Trecho do texto:
+--
Tendências atuais
O discurso público politicamente viável construído na Alemanha desde a "desnazificação" do pós-guerra e imbuído da defesa irrestrita dos princípios democráticos se tornou alvo de uma controversa crítica à cultura lançada pelo prosador e dramaturgo Botho Strauss em 1993, com a publicação do polêmico ensaio "Anschwellender Bocksgesang" (Canto do Bode, crescendo), na revista Der Spiegel.
O longo e hermético texto, publicado em um veículo pouco propício para uma leitura mais detida, foi interpretado como uma virada da esquerda revolucionária para a direita mistificadora. Seu repúdio à tendência de a sociedade de consumo coisificar as ações sociais vem acompanhada da crítica a uma crescente dessacralização muitas vezes legitimada como defesa da democracia:
"Qual possibilidade de transformação ainda possui o que é nosso, o que se obra? Ao que tudo indica, nenhuma. Ingressamos na permanência do sistema que se corrige a si mesmo. Se é que isso ainda é democracia ou já passou a ser democratismo: um modelo cibernético, um discurso científico, uma associação tecnopolítica de autovigilância, resta saber."
+--
Informações fornecidas:
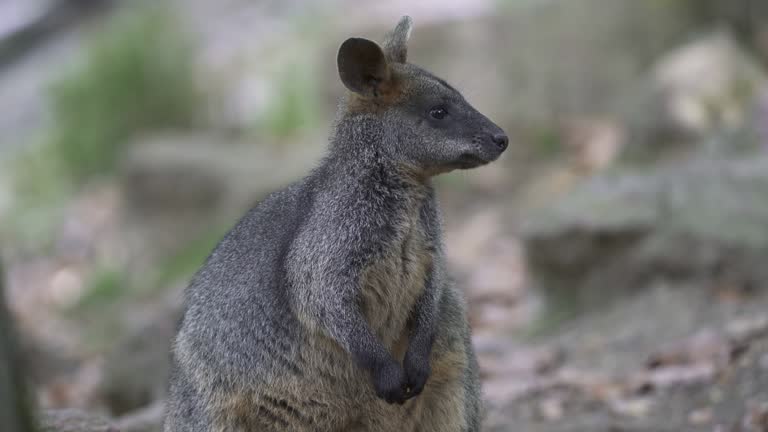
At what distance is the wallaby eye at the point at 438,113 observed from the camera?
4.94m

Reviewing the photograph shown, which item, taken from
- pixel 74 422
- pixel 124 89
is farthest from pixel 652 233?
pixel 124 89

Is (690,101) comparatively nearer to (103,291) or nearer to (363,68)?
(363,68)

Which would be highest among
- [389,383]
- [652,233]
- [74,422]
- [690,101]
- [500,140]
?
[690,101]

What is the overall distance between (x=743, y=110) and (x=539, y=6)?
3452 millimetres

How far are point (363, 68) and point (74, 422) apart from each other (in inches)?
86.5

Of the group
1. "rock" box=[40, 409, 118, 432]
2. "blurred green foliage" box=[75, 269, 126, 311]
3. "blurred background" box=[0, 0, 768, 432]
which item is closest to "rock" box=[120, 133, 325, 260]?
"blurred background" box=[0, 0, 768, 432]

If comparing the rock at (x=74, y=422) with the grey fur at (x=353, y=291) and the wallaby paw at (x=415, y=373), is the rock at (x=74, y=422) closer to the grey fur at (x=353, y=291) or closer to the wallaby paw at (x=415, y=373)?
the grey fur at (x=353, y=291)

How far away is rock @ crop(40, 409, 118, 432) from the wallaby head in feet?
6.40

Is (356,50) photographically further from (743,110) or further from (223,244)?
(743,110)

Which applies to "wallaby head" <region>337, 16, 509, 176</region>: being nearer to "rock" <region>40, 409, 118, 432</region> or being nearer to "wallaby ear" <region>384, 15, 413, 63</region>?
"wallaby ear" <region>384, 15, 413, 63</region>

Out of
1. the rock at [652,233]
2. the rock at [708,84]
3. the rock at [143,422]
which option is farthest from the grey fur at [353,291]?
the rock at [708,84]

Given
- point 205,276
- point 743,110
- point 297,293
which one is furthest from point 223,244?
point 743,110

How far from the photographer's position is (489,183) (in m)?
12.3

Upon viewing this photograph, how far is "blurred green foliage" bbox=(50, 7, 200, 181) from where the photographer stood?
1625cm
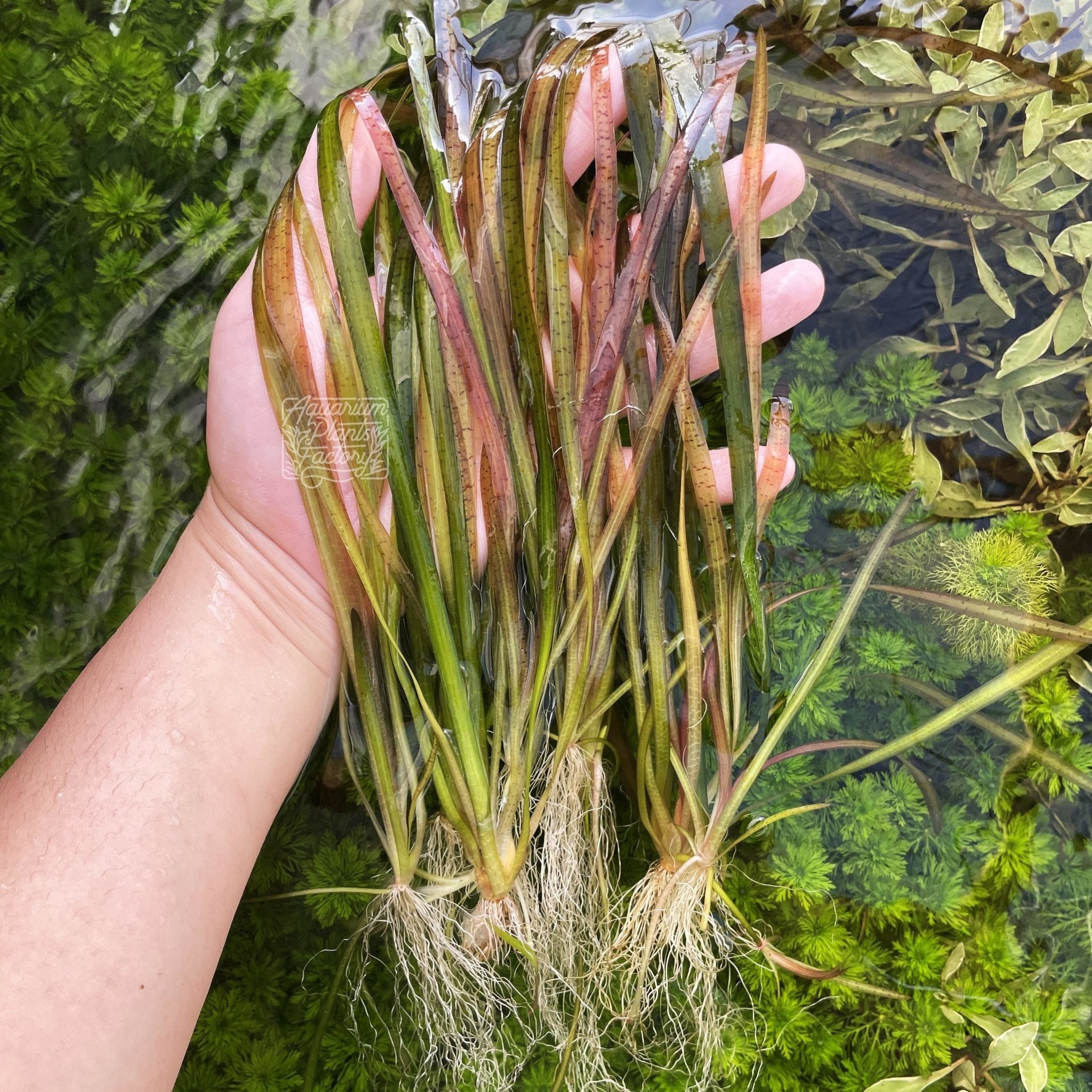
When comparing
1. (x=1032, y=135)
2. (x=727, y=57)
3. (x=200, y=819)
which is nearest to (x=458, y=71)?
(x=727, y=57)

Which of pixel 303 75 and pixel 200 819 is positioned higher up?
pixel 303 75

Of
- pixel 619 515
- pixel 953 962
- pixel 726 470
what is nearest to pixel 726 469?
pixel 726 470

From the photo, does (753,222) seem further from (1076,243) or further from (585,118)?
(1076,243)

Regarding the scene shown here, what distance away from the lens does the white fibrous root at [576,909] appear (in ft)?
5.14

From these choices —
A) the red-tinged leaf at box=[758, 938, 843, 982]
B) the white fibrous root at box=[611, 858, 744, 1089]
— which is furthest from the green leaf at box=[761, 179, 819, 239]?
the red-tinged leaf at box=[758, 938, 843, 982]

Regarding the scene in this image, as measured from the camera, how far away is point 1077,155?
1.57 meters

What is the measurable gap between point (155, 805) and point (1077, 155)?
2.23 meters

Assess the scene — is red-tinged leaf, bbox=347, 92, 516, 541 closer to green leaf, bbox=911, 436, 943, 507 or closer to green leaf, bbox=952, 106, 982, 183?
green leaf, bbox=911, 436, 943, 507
+--
Descrição da tarefa:
No trecho do texto, explique por que a citação de Botho Strauss afirma que "o que é nosso, o que se obra" não tem mais possibilidade de transformação. Responda em uma a três frases.

Resultado:
Segundo a citação, não resta possibilidade de transformação porque "ingressamos na permanência do sistema que se corrige a si mesmo". Um sistema que se corrige sozinho e permanece não deixa espaço para mudanças vindas do que é nosso.